Provided passage:
Communications Traffic Data and you

Private firm may track all email and calls, reports The Guardian.  It’s a pretty remarkable story, and on the face of it it’s enough to get lots of people very upset already.

I think it’s a lot more insidious than it seems too.  The trick is in the term “Communications Traffic Data”, and what this really means in practice.

As with phone calls now, the government claims it will only record “Communications Traffic Data” and not the content of internet traffic. It’s still quite Big Brother, of course:

By building up a database about our movements - our morning rituals of
checking emails, visiting web sites, buying online - this will build up
a pattern. This in itself is “content”. This will create a pattern of
recognition about our movements. Plus how long would it be before they
start to argue that they need to see the content as well? Curiously,
because so few people in China - relatively speaking - are online
and/or using credit cards, China will look pretty free compared to our
electronically driven society.

It’s a lot worse than this I’m afraid. 

How do we decide what Communications Traffic Data is?  All traffic over the internet is transmitted in packets (called Datagrams) according to the Internet Protocol (IP).  These datagrams have a header, and a body.  The header contains the IP Communications Traffic Data, and the body contains the content.  The IP header contains, amongst other things, the source IP address and destination IP address of the datagram.

Listing:
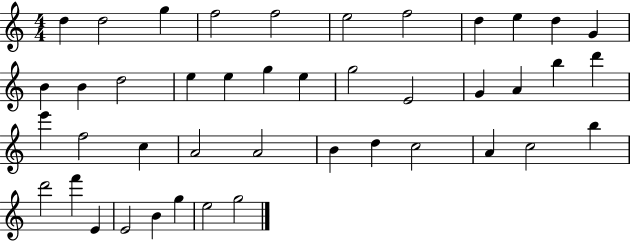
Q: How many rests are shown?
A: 0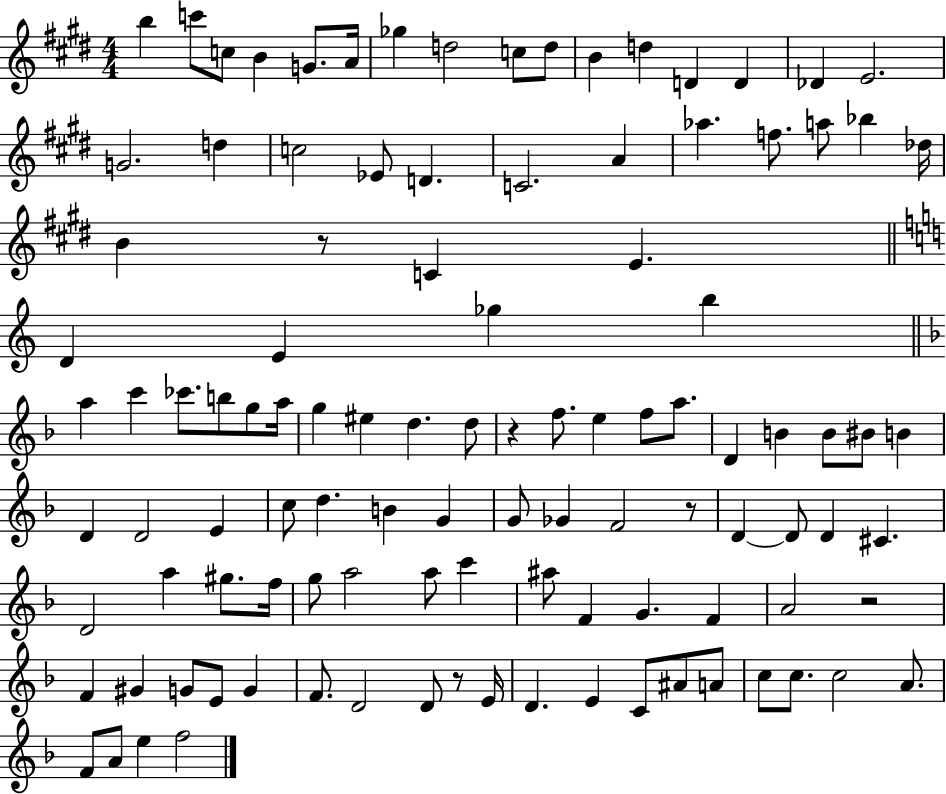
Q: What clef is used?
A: treble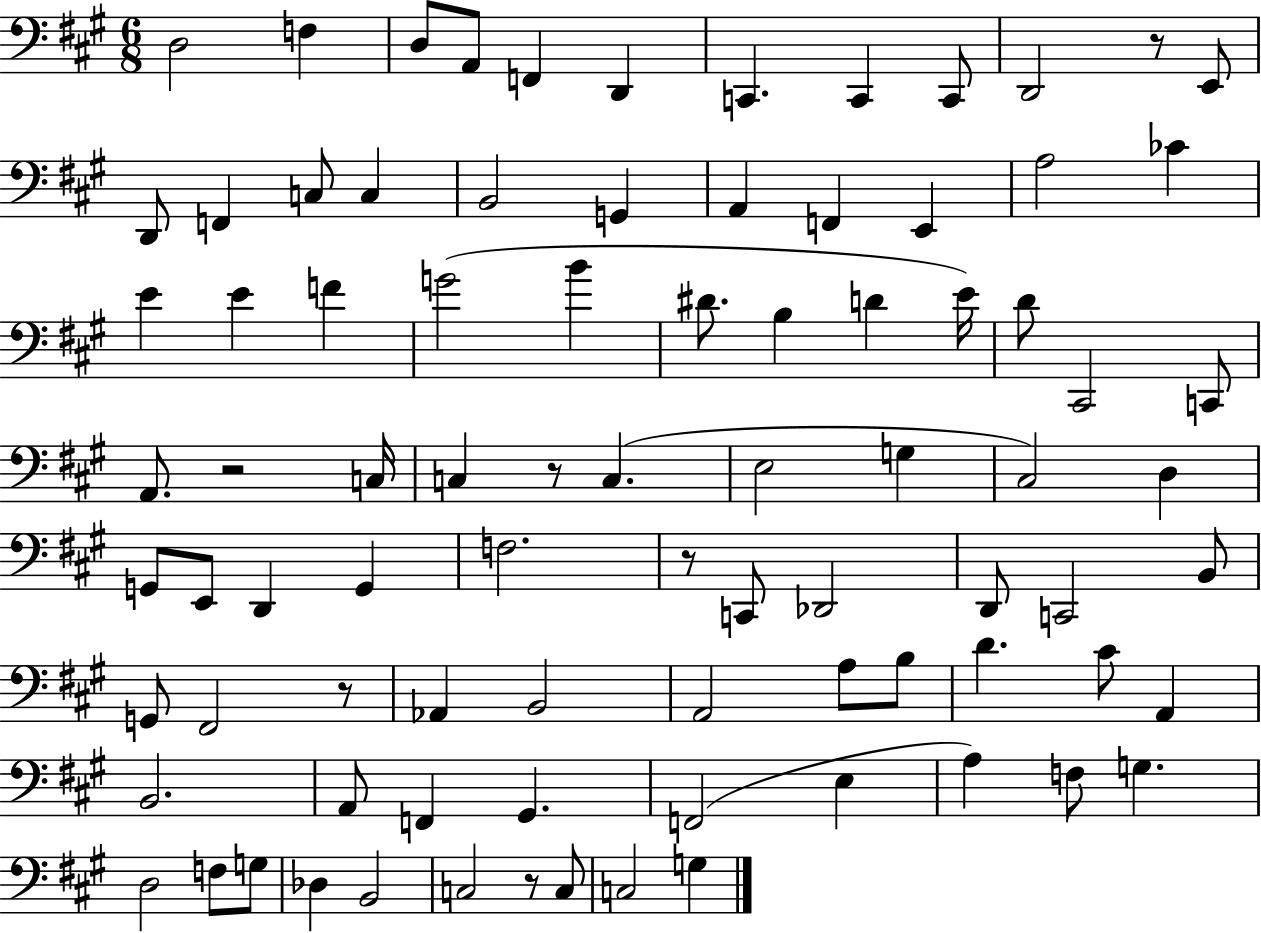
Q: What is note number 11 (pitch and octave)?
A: E2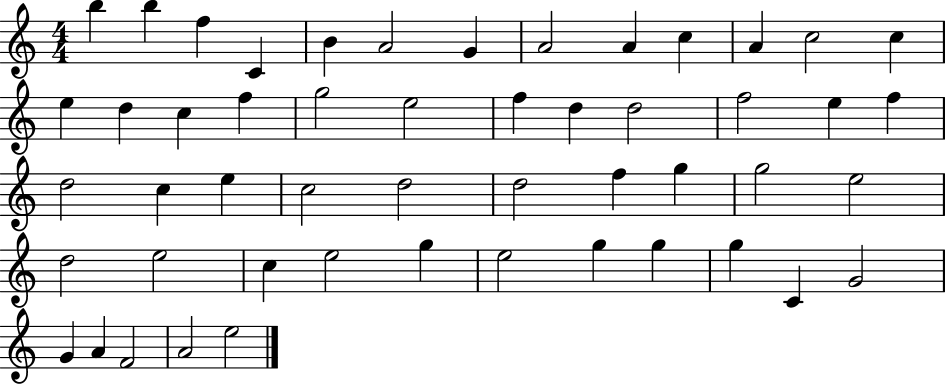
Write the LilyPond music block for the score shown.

{
  \clef treble
  \numericTimeSignature
  \time 4/4
  \key c \major
  b''4 b''4 f''4 c'4 | b'4 a'2 g'4 | a'2 a'4 c''4 | a'4 c''2 c''4 | \break e''4 d''4 c''4 f''4 | g''2 e''2 | f''4 d''4 d''2 | f''2 e''4 f''4 | \break d''2 c''4 e''4 | c''2 d''2 | d''2 f''4 g''4 | g''2 e''2 | \break d''2 e''2 | c''4 e''2 g''4 | e''2 g''4 g''4 | g''4 c'4 g'2 | \break g'4 a'4 f'2 | a'2 e''2 | \bar "|."
}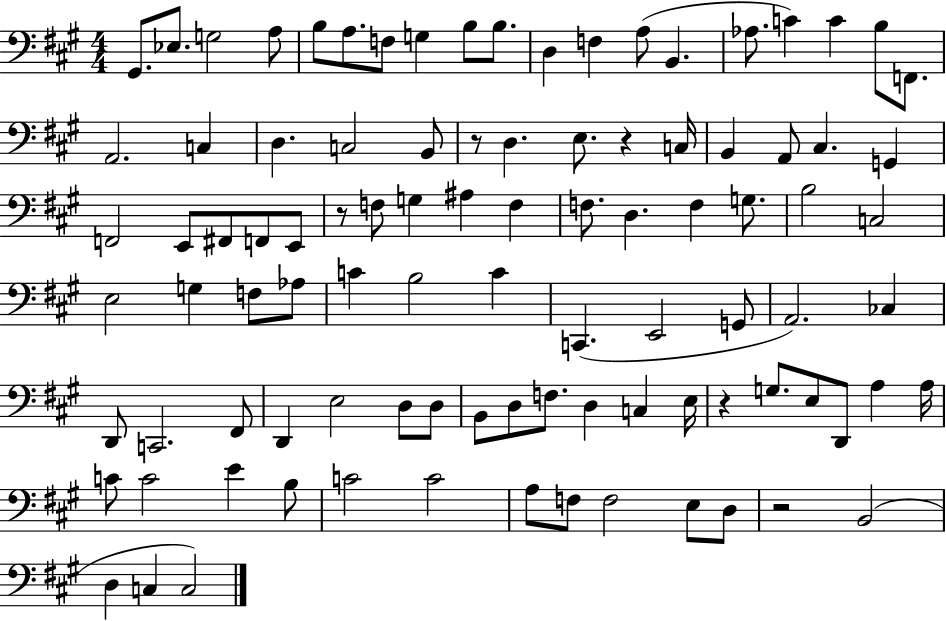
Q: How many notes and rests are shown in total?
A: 96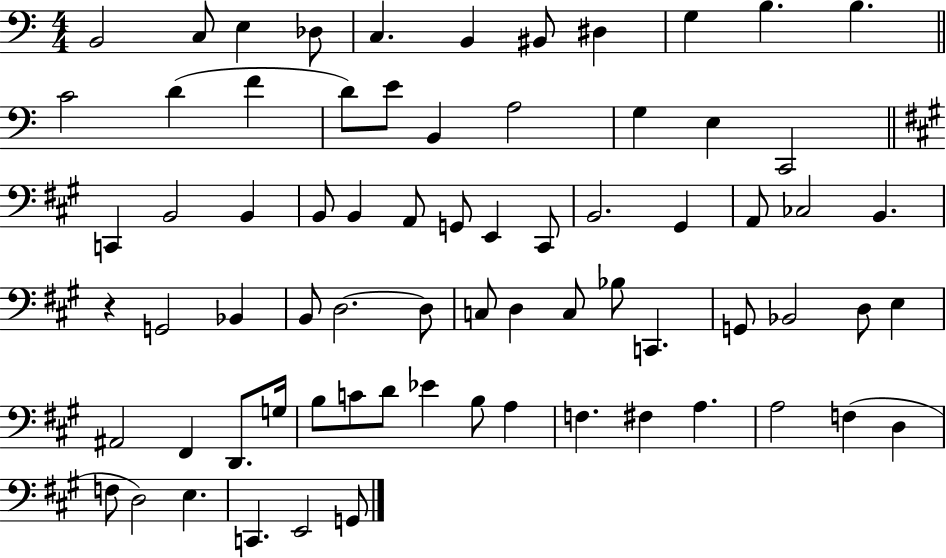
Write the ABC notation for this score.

Prompt 1:
Answer these from the Communications Traffic Data post:
(a) According to the government's claim, what will it record, and what will it not record?
(b) Under what protocol are the packets of internet traffic transmitted?
(c) What two addresses does the IP header contain?
Prompt 2: In the Communications Traffic Data post, rewrite the paragraph beginning "How do we decide what Communications Traffic Data is?" as a short list that keeps its main facts.
Prompt 3: Return the part of the Communications Traffic Data post starting at "By building up" and ending at "electronically driven society.", copied word for word.

Task result 1:
(a) It claims it will only record "Communications Traffic Data" and not the content of internet traffic.
(b) The Internet Protocol (IP).
(c) The source IP address and the destination IP address of the datagram.

Task result 2:
- Internet traffic travels in packets called datagrams, under the Internet Protocol (IP).
- Each datagram has a header and a body.
- The header holds the IP Communications Traffic Data, including the datagram's source and destination IP addresses.
- The body holds the content.

Task result 3:
By building up a database about our movements - our morning rituals of
checking emails, visiting web sites, buying online - this will build up
a pattern. This in itself is “content”. This will create a pattern of
recognition about our movements. Plus how long would it be before they
start to argue that they need to see the content as well? Curiously,
because so few people in China - relatively speaking - are online
and/or using credit cards, China will look pretty free compared to our
electronically driven society.